• OBJECTIVE: Repeat the records below word for word, but start at the line that contains "How would you", stop after the last line, and include nothing else.
** START RECORDS PROVIDED **
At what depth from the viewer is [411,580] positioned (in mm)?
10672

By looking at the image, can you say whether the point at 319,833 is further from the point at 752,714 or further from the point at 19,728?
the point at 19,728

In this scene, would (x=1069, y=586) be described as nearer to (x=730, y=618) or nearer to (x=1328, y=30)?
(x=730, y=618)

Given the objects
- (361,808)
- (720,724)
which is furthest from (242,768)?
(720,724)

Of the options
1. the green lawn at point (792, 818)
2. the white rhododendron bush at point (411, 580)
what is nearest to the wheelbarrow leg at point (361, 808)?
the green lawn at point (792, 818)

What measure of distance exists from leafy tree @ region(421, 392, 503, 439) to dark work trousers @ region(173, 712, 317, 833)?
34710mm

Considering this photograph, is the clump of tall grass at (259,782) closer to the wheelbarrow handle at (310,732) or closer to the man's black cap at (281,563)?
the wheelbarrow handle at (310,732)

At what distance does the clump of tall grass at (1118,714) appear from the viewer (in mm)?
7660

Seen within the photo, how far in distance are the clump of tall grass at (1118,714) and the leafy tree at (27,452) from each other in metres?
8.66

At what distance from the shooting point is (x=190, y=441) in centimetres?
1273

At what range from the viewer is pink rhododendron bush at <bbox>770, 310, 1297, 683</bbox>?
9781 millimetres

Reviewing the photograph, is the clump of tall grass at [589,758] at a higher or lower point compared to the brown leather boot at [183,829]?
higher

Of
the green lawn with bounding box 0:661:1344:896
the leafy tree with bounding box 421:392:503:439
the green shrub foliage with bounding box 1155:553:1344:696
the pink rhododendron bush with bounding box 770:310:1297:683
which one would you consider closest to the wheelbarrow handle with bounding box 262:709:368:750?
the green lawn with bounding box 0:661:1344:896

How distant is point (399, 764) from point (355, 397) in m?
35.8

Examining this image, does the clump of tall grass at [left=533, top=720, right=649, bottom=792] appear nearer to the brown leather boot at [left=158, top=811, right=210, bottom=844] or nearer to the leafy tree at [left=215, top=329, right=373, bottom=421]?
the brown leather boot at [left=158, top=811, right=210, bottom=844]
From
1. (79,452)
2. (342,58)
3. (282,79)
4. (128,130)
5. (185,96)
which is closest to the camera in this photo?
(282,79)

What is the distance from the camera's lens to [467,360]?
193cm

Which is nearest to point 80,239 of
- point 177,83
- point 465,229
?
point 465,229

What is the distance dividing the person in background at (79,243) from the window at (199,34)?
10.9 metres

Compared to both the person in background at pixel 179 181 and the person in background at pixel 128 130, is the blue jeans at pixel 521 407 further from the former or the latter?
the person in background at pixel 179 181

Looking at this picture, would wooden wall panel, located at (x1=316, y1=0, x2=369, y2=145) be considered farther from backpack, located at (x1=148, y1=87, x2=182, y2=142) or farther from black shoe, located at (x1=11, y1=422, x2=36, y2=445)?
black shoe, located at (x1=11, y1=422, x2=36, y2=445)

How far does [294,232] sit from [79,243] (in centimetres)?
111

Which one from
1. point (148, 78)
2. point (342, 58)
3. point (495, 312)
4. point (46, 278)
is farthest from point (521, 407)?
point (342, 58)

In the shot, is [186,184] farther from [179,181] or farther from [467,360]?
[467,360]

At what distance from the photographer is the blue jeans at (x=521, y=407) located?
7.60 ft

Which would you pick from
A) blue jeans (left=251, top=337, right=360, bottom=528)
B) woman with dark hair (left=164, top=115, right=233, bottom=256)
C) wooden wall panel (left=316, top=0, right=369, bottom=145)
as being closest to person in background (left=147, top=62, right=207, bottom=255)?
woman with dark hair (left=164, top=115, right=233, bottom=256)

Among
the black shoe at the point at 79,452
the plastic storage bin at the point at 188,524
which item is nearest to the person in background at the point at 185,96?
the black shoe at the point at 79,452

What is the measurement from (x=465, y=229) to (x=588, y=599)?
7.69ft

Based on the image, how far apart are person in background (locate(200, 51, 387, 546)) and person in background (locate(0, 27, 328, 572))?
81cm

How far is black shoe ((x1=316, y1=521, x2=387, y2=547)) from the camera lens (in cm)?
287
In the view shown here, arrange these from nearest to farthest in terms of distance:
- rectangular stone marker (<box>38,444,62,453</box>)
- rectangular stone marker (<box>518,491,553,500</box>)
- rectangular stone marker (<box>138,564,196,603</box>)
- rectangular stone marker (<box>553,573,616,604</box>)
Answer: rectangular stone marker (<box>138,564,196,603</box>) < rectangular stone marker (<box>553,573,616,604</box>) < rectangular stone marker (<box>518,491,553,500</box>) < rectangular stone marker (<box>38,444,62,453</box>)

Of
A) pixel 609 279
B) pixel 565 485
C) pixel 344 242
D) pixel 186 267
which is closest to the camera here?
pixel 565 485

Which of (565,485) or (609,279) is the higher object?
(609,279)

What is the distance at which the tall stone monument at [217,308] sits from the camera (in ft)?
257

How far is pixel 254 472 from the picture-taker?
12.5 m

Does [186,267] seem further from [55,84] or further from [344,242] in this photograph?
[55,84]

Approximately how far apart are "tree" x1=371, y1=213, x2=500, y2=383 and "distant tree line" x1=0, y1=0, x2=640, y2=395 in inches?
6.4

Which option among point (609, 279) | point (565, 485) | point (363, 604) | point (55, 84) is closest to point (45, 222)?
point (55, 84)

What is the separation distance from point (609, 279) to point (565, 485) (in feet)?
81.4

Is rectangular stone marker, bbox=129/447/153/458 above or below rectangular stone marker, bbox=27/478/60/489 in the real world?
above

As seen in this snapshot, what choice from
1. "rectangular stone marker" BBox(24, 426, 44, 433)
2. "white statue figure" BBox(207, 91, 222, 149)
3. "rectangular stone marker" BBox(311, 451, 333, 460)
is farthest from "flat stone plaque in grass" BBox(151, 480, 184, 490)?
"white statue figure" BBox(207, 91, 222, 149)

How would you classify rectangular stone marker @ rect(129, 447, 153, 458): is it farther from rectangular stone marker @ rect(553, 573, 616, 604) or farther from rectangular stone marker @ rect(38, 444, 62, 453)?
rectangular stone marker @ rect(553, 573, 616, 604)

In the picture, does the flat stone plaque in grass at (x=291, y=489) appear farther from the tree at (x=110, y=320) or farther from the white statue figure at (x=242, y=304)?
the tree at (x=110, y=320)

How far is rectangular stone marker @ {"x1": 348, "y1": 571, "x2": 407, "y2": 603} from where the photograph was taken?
** END RECORDS PROVIDED **
• RESULT:
How would you classify rectangular stone marker @ rect(129, 447, 153, 458): is it farther from rectangular stone marker @ rect(553, 573, 616, 604) or farther from rectangular stone marker @ rect(38, 444, 62, 453)?
rectangular stone marker @ rect(553, 573, 616, 604)

In the picture, does the flat stone plaque in grass at (x=291, y=489) appear farther from the tree at (x=110, y=320) or farther from the white statue figure at (x=242, y=304)?
the tree at (x=110, y=320)

How far is rectangular stone marker @ {"x1": 348, "y1": 571, "x2": 407, "y2": 603} from where the photograph was taken?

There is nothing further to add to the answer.